> _Article_
JTC 24 Standards Explained For Battery Passport Teams: What They Mean In Practice

As organisations prepare for Digital Battery Passport implementation, many are focusing on compliance with the EU Battery Regulation. Alongside the regulation itself, another term is appearing more frequently in technical discussions: the JTC 24 Standards.

For many battery manufacturers, OEMs, software providers and supply chain teams, the committee's work can seem difficult to interpret. Technical standards often describe requirements in highly specialised language, making it challenging to understand how they affect day-to-day implementation.

The reality is that JTC 24 is becoming increasingly important for organisations developing Digital Battery Passport solutions. While the EU Battery Regulation establishes what information needs to be available, standards developed through JTC 24 help define how that information can be structured, exchanged and managed consistently across Europe.

Understanding these standards early allows organisations to design Battery Passport systems that are more interoperable, scalable and future-ready.


What Is JTC 24?

JTC 24 is the Joint Technical Committee on Digital Product Passport Framework and System, established jointly by CEN (the European Committee for Standardisation) and CENELEC (the European Committee for Electrotechnical Standardisation).

Its role is to develop European standards that support the implementation of Digital Product Passports across multiple industries, including batteries.

Instead of focusing on one product category, JTC 24 develops common frameworks that promote interoperability, consistent data structures and reliable information exchange across future Digital Product Passport ecosystems.

For Battery Passport teams, these standards provide guidance on how digital information should be organised and shared rather than defining battery chemistry or product performance.


How JTC 24 Fits Into Digital Battery Passport Implementation

Understanding where JTC 24 sits within the wider regulatory landscape helps clarify its role.

> _Material_

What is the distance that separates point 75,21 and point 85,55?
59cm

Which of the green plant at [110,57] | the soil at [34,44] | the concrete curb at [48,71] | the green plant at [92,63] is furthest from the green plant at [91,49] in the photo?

> _What this exercise asks_
**1)** Retype the part of the JTC 24 article between "Its role is" and "Product Passport ecosystems.", inclusive.
**2)** According to the JTC 24 article, which two bodies jointly set up JTC 24?

> _Set of answers_
**1)**
Its role is to develop European standards that support the implementation of Digital Product Passports across multiple industries, including batteries.

Instead of focusing on one product category, JTC 24 develops common frameworks that promote interoperability, consistent data structures and reliable information exchange across future Digital Product Passport ecosystems.

**2)** CEN (the European Committee for Standardisation) and CENELEC (the European Committee for Electrotechnical Standardisation).